I have heard that if you do something correct 7 times in a row, you have learned it. You brain has built the nerve connections I guess.

I usually practice each part 10 times in a row. Sometimes I have to slow down to be able to do it, but then at least I know I can do it in that tempo.




Day 2 - March 9th - Morning sun in the practice room

The best time for me to practice is in the morning on an empty stomach.
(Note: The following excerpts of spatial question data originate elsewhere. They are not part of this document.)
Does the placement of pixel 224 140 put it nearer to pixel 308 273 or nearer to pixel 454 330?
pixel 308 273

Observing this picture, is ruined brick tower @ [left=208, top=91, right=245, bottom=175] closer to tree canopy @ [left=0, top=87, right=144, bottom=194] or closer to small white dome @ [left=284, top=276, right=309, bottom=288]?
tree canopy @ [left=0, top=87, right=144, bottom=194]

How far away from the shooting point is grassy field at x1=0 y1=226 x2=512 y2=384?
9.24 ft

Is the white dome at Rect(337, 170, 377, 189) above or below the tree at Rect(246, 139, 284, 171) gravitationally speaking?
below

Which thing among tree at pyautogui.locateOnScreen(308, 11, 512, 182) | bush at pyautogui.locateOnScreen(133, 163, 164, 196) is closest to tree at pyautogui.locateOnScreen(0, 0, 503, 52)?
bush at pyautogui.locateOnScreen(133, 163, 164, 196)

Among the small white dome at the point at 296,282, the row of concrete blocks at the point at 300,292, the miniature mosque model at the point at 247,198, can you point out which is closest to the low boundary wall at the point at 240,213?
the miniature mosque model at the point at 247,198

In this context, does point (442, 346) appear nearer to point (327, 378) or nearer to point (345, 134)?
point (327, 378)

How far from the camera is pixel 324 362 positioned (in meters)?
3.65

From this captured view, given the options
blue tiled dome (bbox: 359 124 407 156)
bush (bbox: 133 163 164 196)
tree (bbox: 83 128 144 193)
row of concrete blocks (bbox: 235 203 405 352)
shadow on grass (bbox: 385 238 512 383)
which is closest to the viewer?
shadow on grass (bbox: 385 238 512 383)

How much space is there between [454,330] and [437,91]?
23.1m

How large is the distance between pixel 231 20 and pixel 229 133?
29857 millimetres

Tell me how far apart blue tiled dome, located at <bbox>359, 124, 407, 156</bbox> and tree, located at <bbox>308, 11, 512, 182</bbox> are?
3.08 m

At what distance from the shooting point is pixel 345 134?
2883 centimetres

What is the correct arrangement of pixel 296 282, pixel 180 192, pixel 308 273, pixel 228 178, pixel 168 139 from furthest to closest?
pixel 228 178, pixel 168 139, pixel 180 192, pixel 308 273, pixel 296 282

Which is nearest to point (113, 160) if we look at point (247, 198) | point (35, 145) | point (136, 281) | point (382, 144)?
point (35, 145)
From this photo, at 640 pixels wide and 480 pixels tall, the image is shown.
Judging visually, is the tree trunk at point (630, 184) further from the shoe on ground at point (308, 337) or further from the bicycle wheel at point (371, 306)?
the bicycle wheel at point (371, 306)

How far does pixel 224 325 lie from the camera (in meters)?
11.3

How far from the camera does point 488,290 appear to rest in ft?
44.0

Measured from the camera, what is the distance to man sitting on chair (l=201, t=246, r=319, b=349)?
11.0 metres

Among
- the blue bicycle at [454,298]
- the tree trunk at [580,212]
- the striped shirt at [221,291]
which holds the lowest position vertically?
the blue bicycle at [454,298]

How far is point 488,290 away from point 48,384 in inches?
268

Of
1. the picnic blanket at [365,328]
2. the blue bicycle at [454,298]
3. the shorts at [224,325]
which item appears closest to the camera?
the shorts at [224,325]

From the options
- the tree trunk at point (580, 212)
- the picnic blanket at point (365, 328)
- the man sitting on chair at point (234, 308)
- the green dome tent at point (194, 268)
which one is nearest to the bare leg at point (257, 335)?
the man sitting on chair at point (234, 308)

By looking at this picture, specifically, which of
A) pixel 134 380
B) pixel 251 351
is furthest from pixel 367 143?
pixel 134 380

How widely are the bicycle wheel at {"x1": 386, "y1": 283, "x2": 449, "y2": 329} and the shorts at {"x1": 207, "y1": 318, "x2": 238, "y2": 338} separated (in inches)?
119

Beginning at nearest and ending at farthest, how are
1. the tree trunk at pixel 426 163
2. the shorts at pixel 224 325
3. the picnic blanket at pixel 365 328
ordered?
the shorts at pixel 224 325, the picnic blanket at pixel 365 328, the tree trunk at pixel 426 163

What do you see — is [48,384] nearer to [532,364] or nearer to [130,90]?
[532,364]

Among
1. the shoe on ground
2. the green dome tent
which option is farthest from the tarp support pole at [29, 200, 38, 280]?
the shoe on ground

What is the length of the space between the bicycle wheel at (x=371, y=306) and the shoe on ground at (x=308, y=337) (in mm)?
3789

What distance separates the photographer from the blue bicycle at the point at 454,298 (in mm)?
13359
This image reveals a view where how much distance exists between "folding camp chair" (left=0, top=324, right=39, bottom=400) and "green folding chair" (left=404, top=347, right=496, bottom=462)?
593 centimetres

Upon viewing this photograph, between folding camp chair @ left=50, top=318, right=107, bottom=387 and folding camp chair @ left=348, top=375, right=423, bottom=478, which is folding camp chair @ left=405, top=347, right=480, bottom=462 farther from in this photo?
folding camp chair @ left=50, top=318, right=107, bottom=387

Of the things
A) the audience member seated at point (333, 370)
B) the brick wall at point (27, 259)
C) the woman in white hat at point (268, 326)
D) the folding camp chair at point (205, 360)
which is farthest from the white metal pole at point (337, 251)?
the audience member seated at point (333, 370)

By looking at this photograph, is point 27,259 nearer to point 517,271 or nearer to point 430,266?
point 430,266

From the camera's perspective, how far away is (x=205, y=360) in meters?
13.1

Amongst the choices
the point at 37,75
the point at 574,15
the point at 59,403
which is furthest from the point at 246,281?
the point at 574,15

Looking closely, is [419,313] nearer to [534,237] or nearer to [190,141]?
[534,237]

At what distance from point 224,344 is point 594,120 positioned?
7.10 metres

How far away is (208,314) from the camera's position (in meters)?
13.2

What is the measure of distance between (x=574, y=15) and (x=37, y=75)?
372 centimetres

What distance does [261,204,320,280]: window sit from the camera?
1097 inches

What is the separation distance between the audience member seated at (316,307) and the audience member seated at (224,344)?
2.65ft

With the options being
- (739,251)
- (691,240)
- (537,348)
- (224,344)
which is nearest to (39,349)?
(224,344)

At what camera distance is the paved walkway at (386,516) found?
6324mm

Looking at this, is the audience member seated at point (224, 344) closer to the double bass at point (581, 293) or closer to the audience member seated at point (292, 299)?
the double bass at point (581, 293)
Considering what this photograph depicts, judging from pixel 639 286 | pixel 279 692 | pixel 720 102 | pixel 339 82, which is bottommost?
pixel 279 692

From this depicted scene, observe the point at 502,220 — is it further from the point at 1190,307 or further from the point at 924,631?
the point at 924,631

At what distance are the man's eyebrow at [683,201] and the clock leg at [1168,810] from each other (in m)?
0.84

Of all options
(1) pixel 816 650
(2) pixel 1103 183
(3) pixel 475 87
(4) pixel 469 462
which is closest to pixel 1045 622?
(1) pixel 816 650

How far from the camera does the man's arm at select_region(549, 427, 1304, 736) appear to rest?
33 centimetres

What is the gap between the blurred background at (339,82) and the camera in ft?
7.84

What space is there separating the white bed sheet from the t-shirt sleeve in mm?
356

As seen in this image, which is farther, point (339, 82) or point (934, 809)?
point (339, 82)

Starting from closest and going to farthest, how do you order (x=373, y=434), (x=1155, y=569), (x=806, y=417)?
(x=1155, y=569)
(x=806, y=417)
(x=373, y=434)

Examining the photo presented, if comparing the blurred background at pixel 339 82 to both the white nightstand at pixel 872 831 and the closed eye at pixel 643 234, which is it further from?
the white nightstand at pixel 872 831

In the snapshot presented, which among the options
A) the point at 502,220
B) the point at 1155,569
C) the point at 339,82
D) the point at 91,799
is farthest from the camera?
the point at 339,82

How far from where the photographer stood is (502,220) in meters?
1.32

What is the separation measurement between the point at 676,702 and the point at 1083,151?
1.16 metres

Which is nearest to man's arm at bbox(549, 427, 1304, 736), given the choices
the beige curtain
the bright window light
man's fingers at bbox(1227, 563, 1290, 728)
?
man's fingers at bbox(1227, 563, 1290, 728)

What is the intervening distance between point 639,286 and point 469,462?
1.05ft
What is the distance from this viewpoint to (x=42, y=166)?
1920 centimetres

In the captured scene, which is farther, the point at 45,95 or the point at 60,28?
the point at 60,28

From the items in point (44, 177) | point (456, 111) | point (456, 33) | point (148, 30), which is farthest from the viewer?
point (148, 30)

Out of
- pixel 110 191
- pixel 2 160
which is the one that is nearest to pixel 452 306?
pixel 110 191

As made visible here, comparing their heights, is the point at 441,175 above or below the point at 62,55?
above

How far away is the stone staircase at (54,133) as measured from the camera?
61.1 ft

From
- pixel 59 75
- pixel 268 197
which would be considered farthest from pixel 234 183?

Lovely sunshine today.

Emanuel de Falla first movement:
I have been playing the most challenging passages slowly making sure that I know which position and which tone I'm playing all the time.
It sounds obvious, but sometimes you can play more on the ear and not being aware of the technical details.
But right now I want to build a clear muscle memory, that gives freedom to expressiveness later on.

I have also changed the bowings a bit, to add more Spanish freshness.







Day 1 - March 8th 

Yesterday I played a big solo live stream concert for Santa Cruz Baroque Festival.
It has been months with intense focus on that program, so it was very refreshing to find new music to work on today.

I chose Manuel de Falla 'Suite Populare Espagnole'.
I just went through, found fingerings and bowings.
Couldn't stop repeating some of the challenging passages. It feels so nice in the beginning when it gets easier very fast.

It is so important to be careful from the beginning, to slowly build the right muscle memory with no rush.